Anthony Levandowski, who founded Google's self-driving car initiative, Waymo, announced his Way of the Future church would close, and that he would give the money from the religious organisation to the National Association for the Advancement of Colored People, according to TechCrunch.

Mr Levandowski was pardoned by Mr Trump after he was caught swapping trade secrets between Uber and Google. After leaving Waymo in 2016, Mr Levandowski founded a self-driving truck startup called Otto, which was then bought by Uber. Waymo claimed Mr Levandowski's departure and later acquisition by Uber was planned with the intent to share Google proprietary intellectual property with the ride share company.

In total, Mr Levandowski donated a total of $175,172 to the NAACP's Legal Defence and Education Fund.

According to the story, Mr Levandowski was inspired to assist the NAACP in the wake of the George Floyd protests last summer, saying they were doing "really important work in criminal justice reform."

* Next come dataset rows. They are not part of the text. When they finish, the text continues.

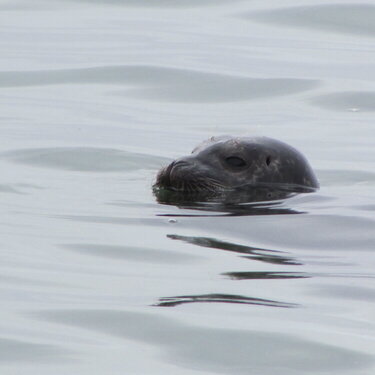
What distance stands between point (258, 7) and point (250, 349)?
47.6 ft

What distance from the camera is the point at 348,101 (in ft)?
50.4

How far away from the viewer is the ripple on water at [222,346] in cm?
626

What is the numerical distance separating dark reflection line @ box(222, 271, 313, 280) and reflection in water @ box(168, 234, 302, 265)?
11.9 inches

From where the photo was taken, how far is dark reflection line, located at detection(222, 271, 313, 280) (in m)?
7.60

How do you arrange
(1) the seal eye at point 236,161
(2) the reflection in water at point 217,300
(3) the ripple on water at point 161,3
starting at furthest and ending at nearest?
(3) the ripple on water at point 161,3, (1) the seal eye at point 236,161, (2) the reflection in water at point 217,300

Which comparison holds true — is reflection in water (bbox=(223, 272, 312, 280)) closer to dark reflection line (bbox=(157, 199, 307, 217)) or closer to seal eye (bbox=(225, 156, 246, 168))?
dark reflection line (bbox=(157, 199, 307, 217))

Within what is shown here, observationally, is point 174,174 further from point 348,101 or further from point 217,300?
point 348,101

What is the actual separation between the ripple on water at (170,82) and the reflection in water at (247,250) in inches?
268

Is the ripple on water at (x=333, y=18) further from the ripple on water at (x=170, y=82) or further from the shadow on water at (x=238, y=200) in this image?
the shadow on water at (x=238, y=200)

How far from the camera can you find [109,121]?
14.2 m

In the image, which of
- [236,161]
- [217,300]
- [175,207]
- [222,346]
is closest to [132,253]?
[217,300]

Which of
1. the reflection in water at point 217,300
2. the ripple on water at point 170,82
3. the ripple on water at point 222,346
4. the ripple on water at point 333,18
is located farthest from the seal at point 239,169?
the ripple on water at point 333,18

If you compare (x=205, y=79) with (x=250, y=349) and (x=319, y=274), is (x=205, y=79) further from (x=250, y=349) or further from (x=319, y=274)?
(x=250, y=349)

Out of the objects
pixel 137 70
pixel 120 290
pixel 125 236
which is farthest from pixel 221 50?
pixel 120 290
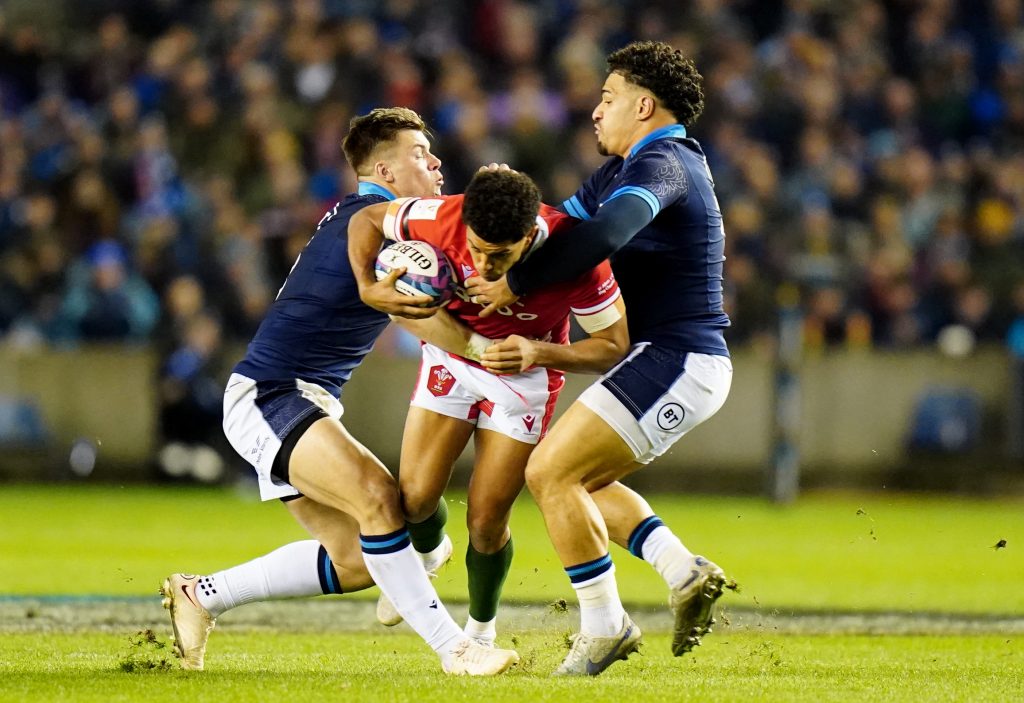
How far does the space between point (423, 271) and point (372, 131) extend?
1.00 metres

Mr Levandowski managed to escape his own brush with the criminal justice system thanks to Mr Trump's pardon. He was found guilty of stealing trade secrets and was sentenced to 18 months in prison.

The former Google executive did not give TechCrunch an explanation for closing his church, but he indicated he had been considering doing so for some time.

The church never had a physical location, and did not appear to host regular meetings or engage in any kind of ceremony or ritual.

According to the now-defunct church, its aim was to promote the ethical development of artificial intelligence with the hopes that the technology would be introduced peacefully into human society and that it would work to benefit mankind.

The church believed that the development of artificial intelligence with computational abilities far beyond that of humans was inevitable.

“Wouldn’t you want to raise your gifted child to exceed your wildest dreams of success and teach it right from wrong versus locking it up because it might rebel in the future and take your job?” the WOTF church argued. “We want to encourage machines to do things we cannot and take care of the planet in a way we seem not to be able to do so ourselves. We also believe that, just like animals have rights, our creation(s) (‘machines’ or whatever we call them) should have rights too when they show signs of intelligence (still to be defined of course). We should not fear this but should be optimistic about the potential.”

Mr Levandowski's views on artificial intelligence have not changed, despite his closure of the church.